Coined in 2008, the term refers to situations when men automatically assume a woman is less informed about a subject and ultimately explain things in a patronising or condescending way.

Now, Unionen – which represents more than 600,000 private sector workers – is encouraging female members to report the behaviour in an attempt to raise awareness.

“The purpose of the campaign is not to point fingers or to blame all men,” Unionen said in a Facebook post. “The campaign is intended to make us all, men and women, aware of this phenomenon and hopefully to start a change together.”

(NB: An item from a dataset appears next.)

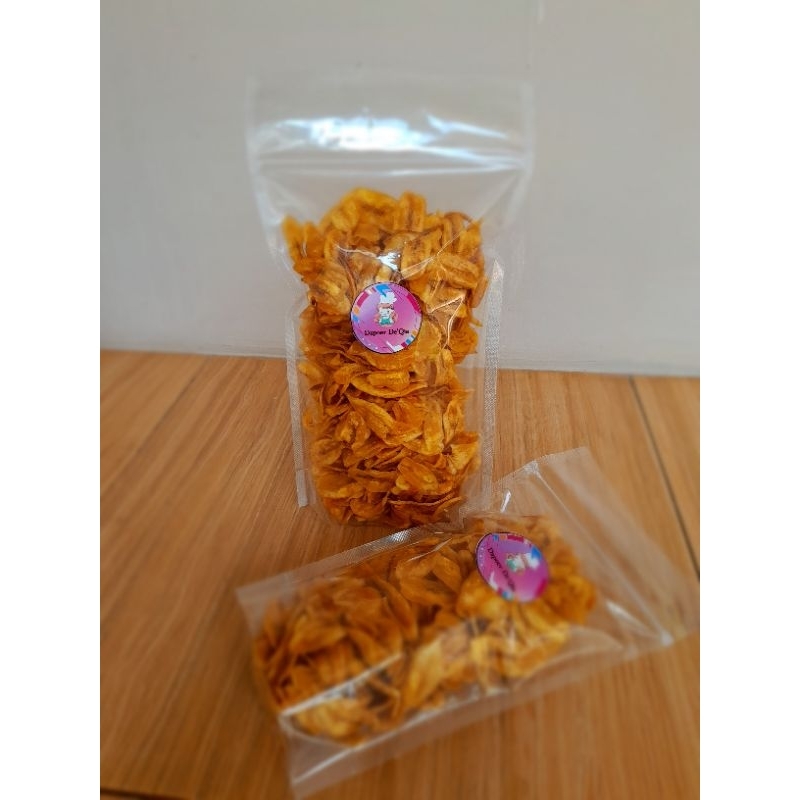 

Keripik Pisang Renyah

News of the hotline – which will be manned by feminist politicians, comedians and scientists – has been met with mixed reactions as some welcome the move and others condemn it.

"How would women react if you used words like 'old biddy chat' or 'female whining'? Equality can't be won using negative invective, but should be built using mutual respect and partnership,” Daniel Bergman of Sundsvall wrote on their Facebook page. “But maybe I'm the only one who thinks so.”
Another user, Linda Landgren, defended the campaign.

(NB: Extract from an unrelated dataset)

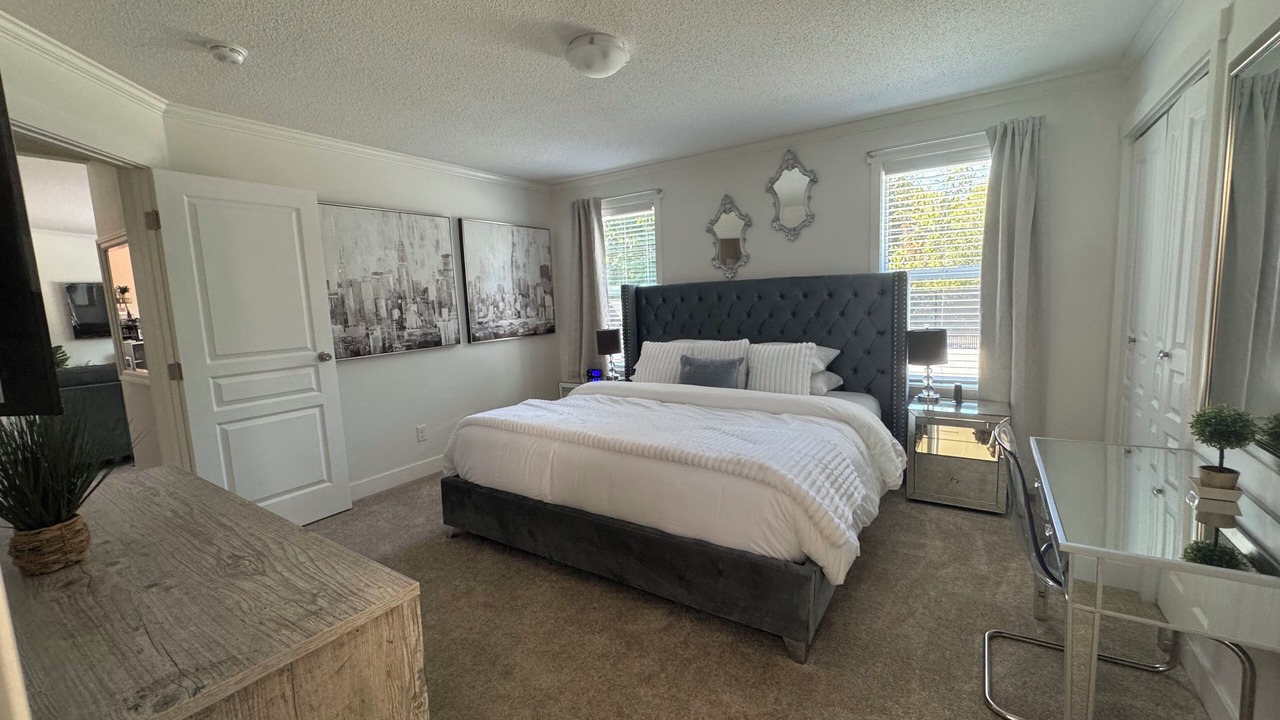 Photo of Bedroom in Langley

"Good initiative,” she said online. “Judging by the comments, it seems quite a lot of men feel this is aimed at them, so it shows how much this kind of work is needed."

Speaking to The Local, Unionen responded to the varied reactions and said it was pleased to have generated so much conversation around the subject.

“Everyone wins when we expose suppression techniques and talk about them," said spokesperson Gabriel Wernstedt.

"It's naturally unfortunate if some people are offended by our mansplaining hotline. At the same time these are questions that affect many people and that people want to discuss.

“We can also note that many people are positive about us raising the question of mansplaining. The attention has exceeded our expectations and shows that this is an important question.”